Rename em_local_timer to em_watchdog.

Add a seperate stats collecting thread now that the watchdog thread isn't firing
constantly.

Update the stats reported to the network stack.

Set CTRL_EXT LS and LS_FLOW as per the 82574 technical document (10.2.25).

sbruno updated this revision to Diff 22064.Nov 7 2016, 9:54 PM

Iterate over queues in netmap's unblock tasks function.

sepherosa_gmail.com added inline comments.
sys/dev/e1000/if_em.c
1066–1069

I am not quite sure about the comment; since the packet order is actually maintained by the drbr. The code here is ok; and the usage of ta_pending is interesting ;). BTW, do we need compiler barrier here at least, mainly to prevent ta_pending got loaded before any instructions in drbr_enqueue().

4921

This should be M_HASHTYPE_OPAQUE_HASH on the current.

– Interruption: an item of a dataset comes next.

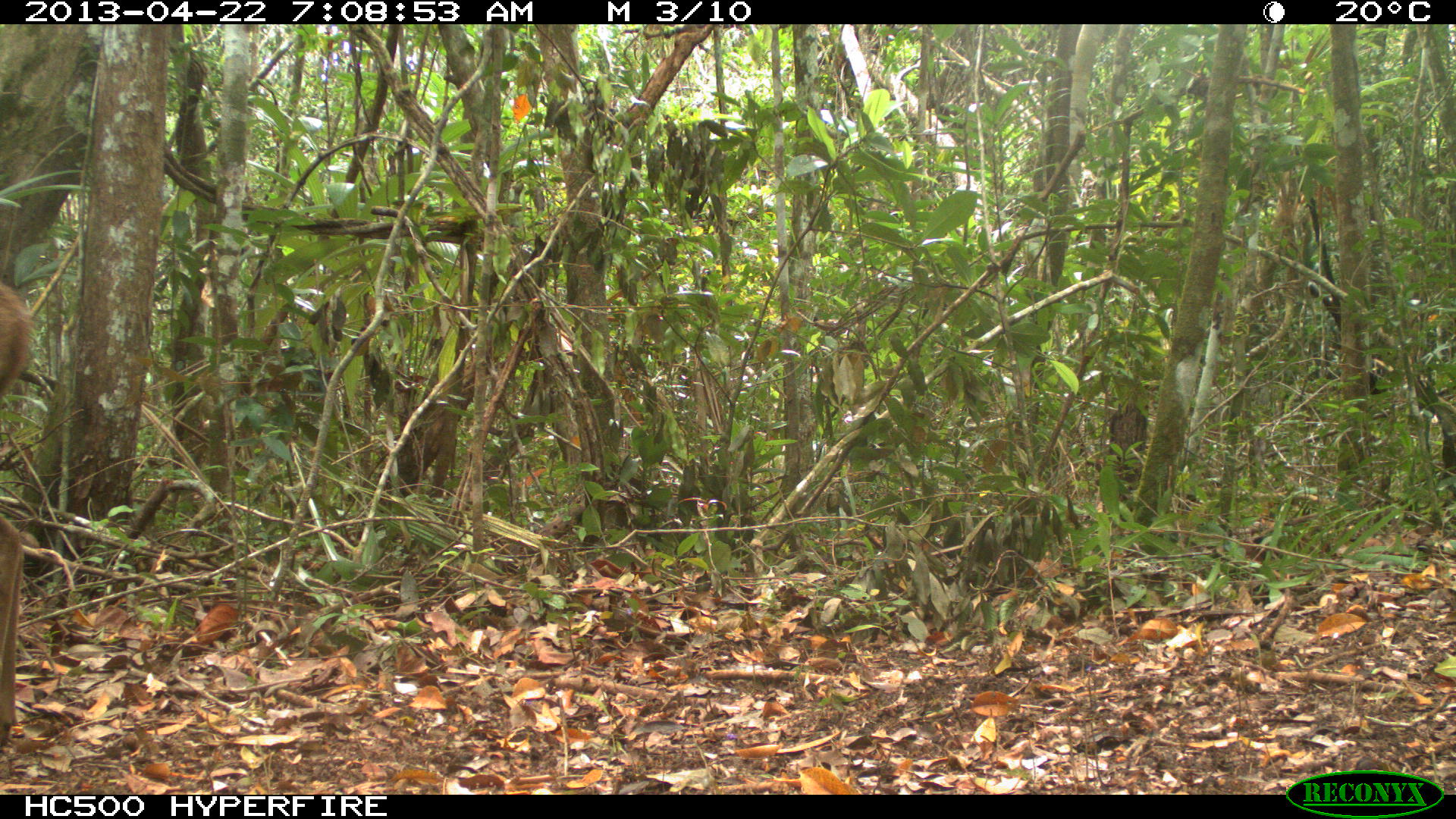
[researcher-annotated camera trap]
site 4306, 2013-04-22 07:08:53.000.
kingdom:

The try lock scheme you have used will cause two types of issues:

  • Packets would sit on drbr forever, if the following situation happened:
    1. Deferred start's trylock succeeds, but no more TX descs available, it just does txeof, assume lock is not released yet.
    2. When taskqueue is doing 1), interrupt for TXEOF happens, but its trylock fails, so neither txeof nor start will be called.
    3. Lock is released by the deferred start. It actually no longer matters...
    4. If no more packets are to be sent, then all pending packet on drbr will be there forever.

This probably could be fixed by moving txeof to the beginning of the deferred start.

  • Again the packets would sit on drbr forever, if the following situation happened:
    1. Interrupt is coming, the txeof and start are completed, but lock is not released yet.
    2. A set of packets are enqueued to drbr. Then schedule the deferred start task.
    3. The task runs, but failed to get the lock and it is done.
    4. The lock is released by the interrupt handling. Well, it actually no longer matters...
    5. If no more packets are to be sent, then all pending packet on drbr will be there forever.

This is the issue of the trylock scheme itself. One way to fix it probably could be: using interrupt filter for msi-x handler, and scheduling the real msi-x handling to the same taskqueue as the deferred start; according to my experience, it may reduce performance for latency sensitive applications, if you have >2(# of queues) CPUs for 82574 here.

sbruno abandoned this revision.Jan 5 2017, 11:21 PM

This is being superceded by the iflib implementation of e1000.